I was General Cornbread Wrathboner, Emperor of All Things Edible. I was a British-Viking Dragonslayer, and not only was I a General in the ARMY OF KILLING THINGS, but I was the Lord of Food. *Emperor of All Things Edible and Lord of Food are not interchangeable titles, by the way.
I was in the middle of hunting the Ice Queen. She was not called the Ice Queen because she lived in an ice castle or because she had control over ice or anything. She was just a really cold bitch. But I digress. On my hunt, I came across Lord Aerial Ravenboner. Most people in this world had last names like Ravenboner or Wrathboner. He was named Aerial because he was born with wings, but this would prove to cause much ridicule in his schooling because he could not actually fly. He offered me an extra swordarm on my quest, and I gladly accepted, because these goblin munchkins were causing me much difficulty. They were like the Fleamen from Castlevania. Anyway we headed off in search of a man named Blueballs, as he was the only person who had ever met the Ice Queen and survived.
We met up with a ranger along the way, who went by the name of Elvira Noboner. Her last name probably originate from the fact that her family came from a long line of women. As do most people's families, except for the fact that there were no men in her entire family tree. I don't know how it was possible, but then again, I didn't think to ask. I probably should have.
We also found us a wizard, but we had to bribe him to join us. His name was Pointyfinger Sparklytits McGee. Because his fingers were pointy, his nipples were sparkly, and obviously, his last name was McGee because wizards don't get boners.
The four of us made it to the Castle of Cold Days and Colder Nights (long-winded name for a castle, it could've just been called the Ice Palace) and defeated the grue guarding the entrance. I wish I could remember what the grue looked like, but Pointyfinger has cast a spell of forgetfulness because remembering what a grue looks like can cause debilitating effects to a person's mind, such as not remembering what a grue looked like in your dream even after you've woken up.
We ran up the exactly 224 stairs to her throne (it's a fairly small place compared to most mythical castles) and began the epic battle of good vs. chilly.
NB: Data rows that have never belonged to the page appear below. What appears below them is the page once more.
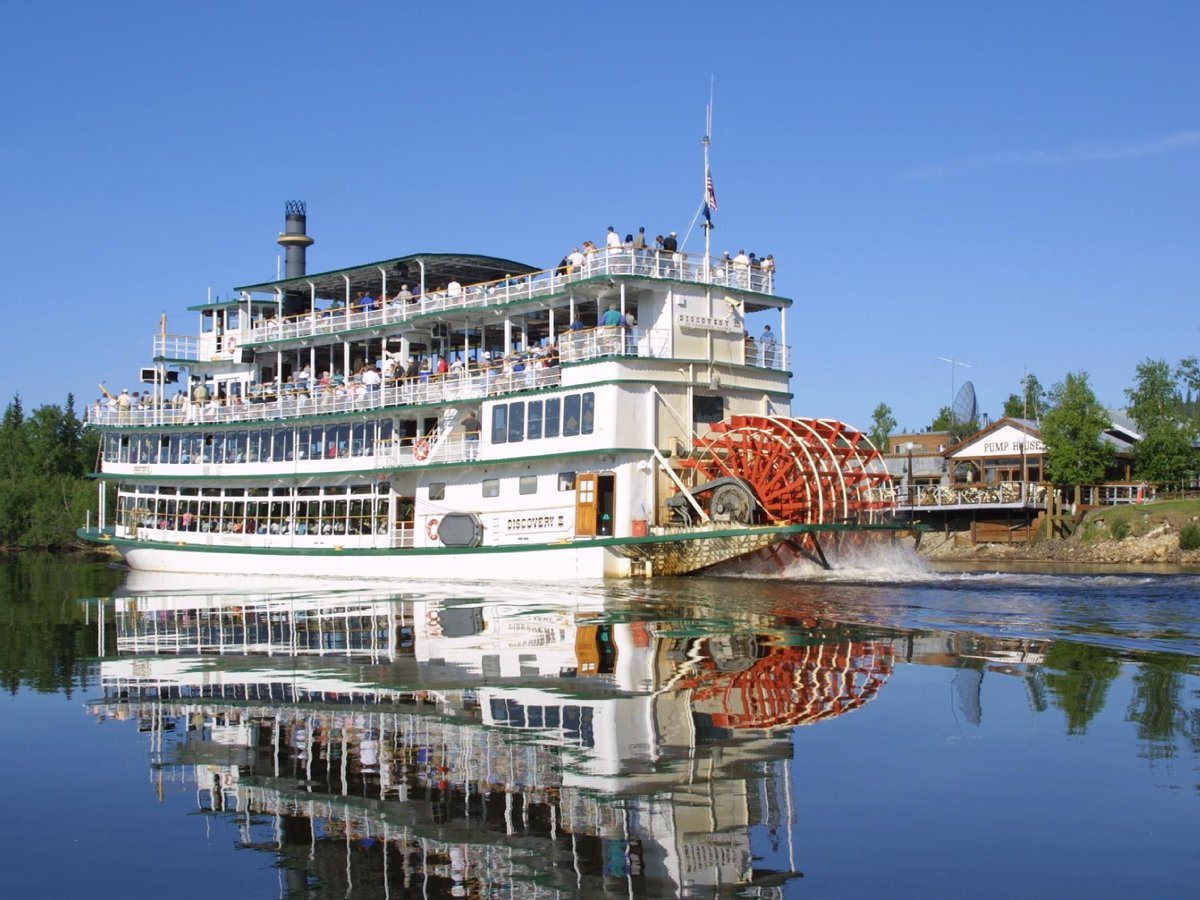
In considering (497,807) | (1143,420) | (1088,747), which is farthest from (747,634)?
(1143,420)

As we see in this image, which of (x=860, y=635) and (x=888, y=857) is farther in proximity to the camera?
(x=860, y=635)

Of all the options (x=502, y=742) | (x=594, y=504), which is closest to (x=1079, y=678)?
(x=502, y=742)

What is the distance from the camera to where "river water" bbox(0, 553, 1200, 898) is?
6.79 m

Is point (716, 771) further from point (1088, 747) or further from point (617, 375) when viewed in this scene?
point (617, 375)

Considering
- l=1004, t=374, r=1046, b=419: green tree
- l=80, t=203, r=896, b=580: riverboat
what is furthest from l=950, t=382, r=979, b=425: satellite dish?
l=80, t=203, r=896, b=580: riverboat

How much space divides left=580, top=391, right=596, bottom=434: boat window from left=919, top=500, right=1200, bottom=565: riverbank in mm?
25354

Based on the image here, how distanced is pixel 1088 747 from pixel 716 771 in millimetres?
2895

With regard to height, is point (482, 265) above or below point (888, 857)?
above

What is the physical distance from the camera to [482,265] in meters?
33.3

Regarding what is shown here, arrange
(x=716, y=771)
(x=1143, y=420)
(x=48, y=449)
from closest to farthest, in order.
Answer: (x=716, y=771)
(x=1143, y=420)
(x=48, y=449)

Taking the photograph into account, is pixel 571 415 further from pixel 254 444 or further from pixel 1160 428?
pixel 1160 428

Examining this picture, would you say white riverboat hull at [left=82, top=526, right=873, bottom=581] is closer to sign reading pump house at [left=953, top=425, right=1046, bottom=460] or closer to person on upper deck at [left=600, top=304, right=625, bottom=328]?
person on upper deck at [left=600, top=304, right=625, bottom=328]

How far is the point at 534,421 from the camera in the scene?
2938 cm

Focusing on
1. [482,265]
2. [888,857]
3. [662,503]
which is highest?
[482,265]
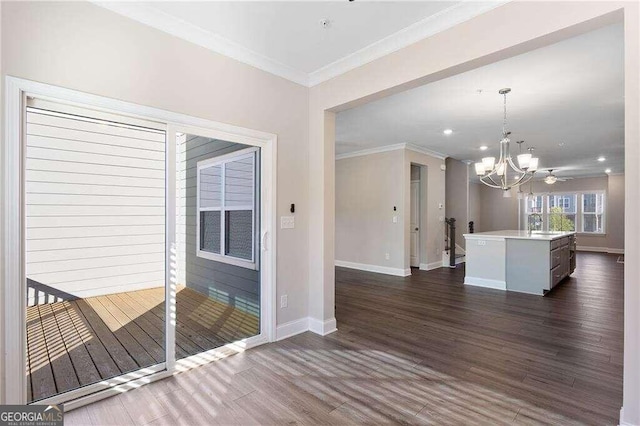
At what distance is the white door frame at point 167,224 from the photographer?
5.81 feet

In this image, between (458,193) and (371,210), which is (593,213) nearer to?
(458,193)

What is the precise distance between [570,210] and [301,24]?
1241 cm

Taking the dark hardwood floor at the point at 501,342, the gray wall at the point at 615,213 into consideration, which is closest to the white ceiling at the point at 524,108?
the dark hardwood floor at the point at 501,342

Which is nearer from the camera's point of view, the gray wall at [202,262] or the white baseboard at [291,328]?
the gray wall at [202,262]

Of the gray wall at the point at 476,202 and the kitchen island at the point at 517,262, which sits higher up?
the gray wall at the point at 476,202

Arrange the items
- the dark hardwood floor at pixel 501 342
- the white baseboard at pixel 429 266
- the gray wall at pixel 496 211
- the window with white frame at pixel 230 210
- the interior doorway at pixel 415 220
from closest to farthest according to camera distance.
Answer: the dark hardwood floor at pixel 501 342, the window with white frame at pixel 230 210, the white baseboard at pixel 429 266, the interior doorway at pixel 415 220, the gray wall at pixel 496 211

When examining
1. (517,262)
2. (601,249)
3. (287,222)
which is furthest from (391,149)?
(601,249)

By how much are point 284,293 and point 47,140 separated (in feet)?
7.28

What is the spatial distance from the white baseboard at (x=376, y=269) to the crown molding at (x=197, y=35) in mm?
4335

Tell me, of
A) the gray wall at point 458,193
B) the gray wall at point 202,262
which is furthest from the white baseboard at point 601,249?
the gray wall at point 202,262

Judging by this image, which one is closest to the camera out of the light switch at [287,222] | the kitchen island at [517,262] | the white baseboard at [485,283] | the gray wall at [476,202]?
the light switch at [287,222]

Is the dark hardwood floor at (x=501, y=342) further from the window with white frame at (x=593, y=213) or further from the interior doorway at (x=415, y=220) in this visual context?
the window with white frame at (x=593, y=213)

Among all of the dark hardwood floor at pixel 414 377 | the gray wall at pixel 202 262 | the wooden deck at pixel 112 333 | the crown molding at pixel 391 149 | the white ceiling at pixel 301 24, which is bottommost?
the dark hardwood floor at pixel 414 377

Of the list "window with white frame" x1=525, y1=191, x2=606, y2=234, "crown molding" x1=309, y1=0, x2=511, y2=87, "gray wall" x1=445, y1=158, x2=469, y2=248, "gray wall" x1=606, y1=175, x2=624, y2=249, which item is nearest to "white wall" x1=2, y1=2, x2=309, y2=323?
"crown molding" x1=309, y1=0, x2=511, y2=87
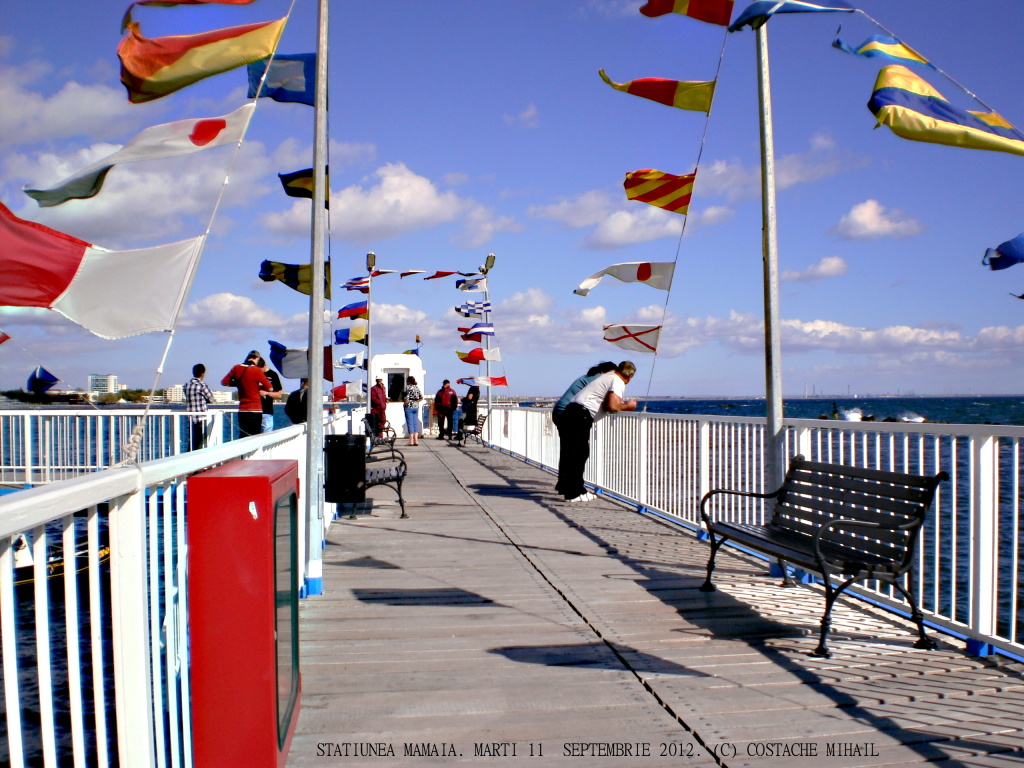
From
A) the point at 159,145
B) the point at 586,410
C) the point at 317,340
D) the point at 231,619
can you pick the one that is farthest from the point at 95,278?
the point at 586,410

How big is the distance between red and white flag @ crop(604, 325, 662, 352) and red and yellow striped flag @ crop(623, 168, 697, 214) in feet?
4.85

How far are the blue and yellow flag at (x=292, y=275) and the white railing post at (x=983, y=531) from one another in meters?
4.57

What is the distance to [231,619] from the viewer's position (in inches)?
95.6

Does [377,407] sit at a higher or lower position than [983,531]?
higher

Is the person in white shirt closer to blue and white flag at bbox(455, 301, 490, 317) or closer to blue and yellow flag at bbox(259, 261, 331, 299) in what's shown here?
blue and yellow flag at bbox(259, 261, 331, 299)

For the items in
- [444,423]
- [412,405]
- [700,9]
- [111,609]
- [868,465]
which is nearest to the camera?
[111,609]

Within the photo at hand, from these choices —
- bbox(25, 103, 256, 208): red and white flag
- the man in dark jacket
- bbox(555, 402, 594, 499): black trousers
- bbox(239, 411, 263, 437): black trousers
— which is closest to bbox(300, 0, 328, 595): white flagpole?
bbox(25, 103, 256, 208): red and white flag

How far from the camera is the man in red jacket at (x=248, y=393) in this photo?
41.1 ft

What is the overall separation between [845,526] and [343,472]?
Result: 5023 mm

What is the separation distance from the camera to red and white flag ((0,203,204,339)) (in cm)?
280

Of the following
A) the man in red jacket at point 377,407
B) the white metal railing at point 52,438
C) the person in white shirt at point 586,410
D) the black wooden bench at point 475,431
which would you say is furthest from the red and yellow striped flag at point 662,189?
the black wooden bench at point 475,431

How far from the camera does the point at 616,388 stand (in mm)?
9711

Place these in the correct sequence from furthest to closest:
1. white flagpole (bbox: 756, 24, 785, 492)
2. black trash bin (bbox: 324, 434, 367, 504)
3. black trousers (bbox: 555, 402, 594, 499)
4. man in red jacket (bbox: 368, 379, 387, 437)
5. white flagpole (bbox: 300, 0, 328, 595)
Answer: man in red jacket (bbox: 368, 379, 387, 437) → black trousers (bbox: 555, 402, 594, 499) → black trash bin (bbox: 324, 434, 367, 504) → white flagpole (bbox: 756, 24, 785, 492) → white flagpole (bbox: 300, 0, 328, 595)

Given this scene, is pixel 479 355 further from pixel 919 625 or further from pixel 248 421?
pixel 919 625
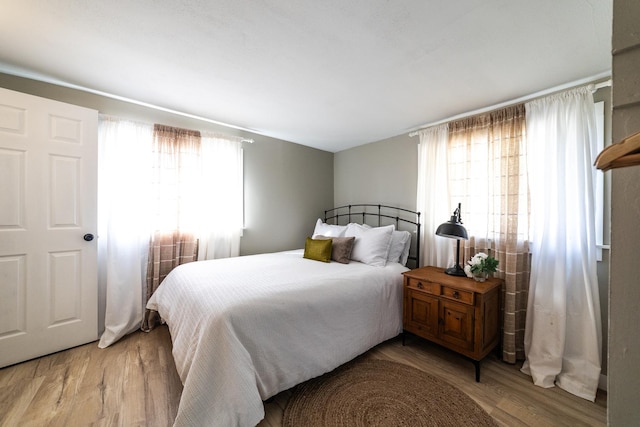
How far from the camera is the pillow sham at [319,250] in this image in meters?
2.76

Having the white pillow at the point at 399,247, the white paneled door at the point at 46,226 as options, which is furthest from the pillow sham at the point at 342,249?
the white paneled door at the point at 46,226

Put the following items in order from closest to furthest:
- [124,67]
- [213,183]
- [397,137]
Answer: [124,67] → [213,183] → [397,137]

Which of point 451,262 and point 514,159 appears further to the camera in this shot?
point 451,262

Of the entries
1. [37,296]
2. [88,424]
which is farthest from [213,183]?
[88,424]

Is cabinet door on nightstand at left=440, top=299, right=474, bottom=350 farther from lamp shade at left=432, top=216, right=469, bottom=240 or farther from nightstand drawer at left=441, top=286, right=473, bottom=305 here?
lamp shade at left=432, top=216, right=469, bottom=240

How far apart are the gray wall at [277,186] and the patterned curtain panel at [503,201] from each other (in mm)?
2194

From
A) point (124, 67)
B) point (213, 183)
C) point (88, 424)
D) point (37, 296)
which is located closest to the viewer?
point (88, 424)

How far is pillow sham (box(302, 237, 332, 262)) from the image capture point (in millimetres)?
2756

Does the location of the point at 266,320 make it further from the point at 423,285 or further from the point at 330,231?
the point at 330,231

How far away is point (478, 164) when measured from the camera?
2.44 m

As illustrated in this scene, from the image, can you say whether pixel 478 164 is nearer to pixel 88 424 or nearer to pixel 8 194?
pixel 88 424

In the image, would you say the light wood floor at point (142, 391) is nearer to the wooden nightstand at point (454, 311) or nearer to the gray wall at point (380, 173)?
the wooden nightstand at point (454, 311)

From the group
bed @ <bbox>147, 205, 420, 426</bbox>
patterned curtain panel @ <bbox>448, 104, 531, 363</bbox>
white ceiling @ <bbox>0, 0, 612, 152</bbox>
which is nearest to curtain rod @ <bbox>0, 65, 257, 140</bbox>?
white ceiling @ <bbox>0, 0, 612, 152</bbox>

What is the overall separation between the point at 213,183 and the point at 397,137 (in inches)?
96.7
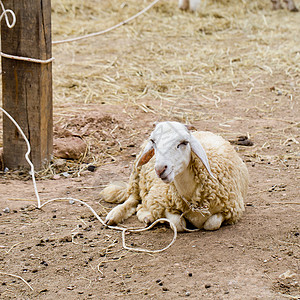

When I finally came to I was naked chasing a friend of mine down the street with a small hammer. Apparently I was trying to skin him alive to hang him above the fireplace I didn't have, but would inherit as soon as my imaginary Uncle Frank Angryballs passed away from the many tumors he had in his head. I had already knocked down the new neighbor's front door and fractured my own rib. Also I had thrown a brick at the police officer who had arrived in response to a call from the neighbors on the opposite side of the fence of the guy who had just moved in. Thankfully I missed, and all of us except the guy who threw the party were let go after questioning. Although I had to pay for the damages to the officer's car.
Next question: Have you ever been so drunk that when you start writing a story you have to go back every few seconds to make sure that what you typed actually happened and your mind isn't making up new details as you go along?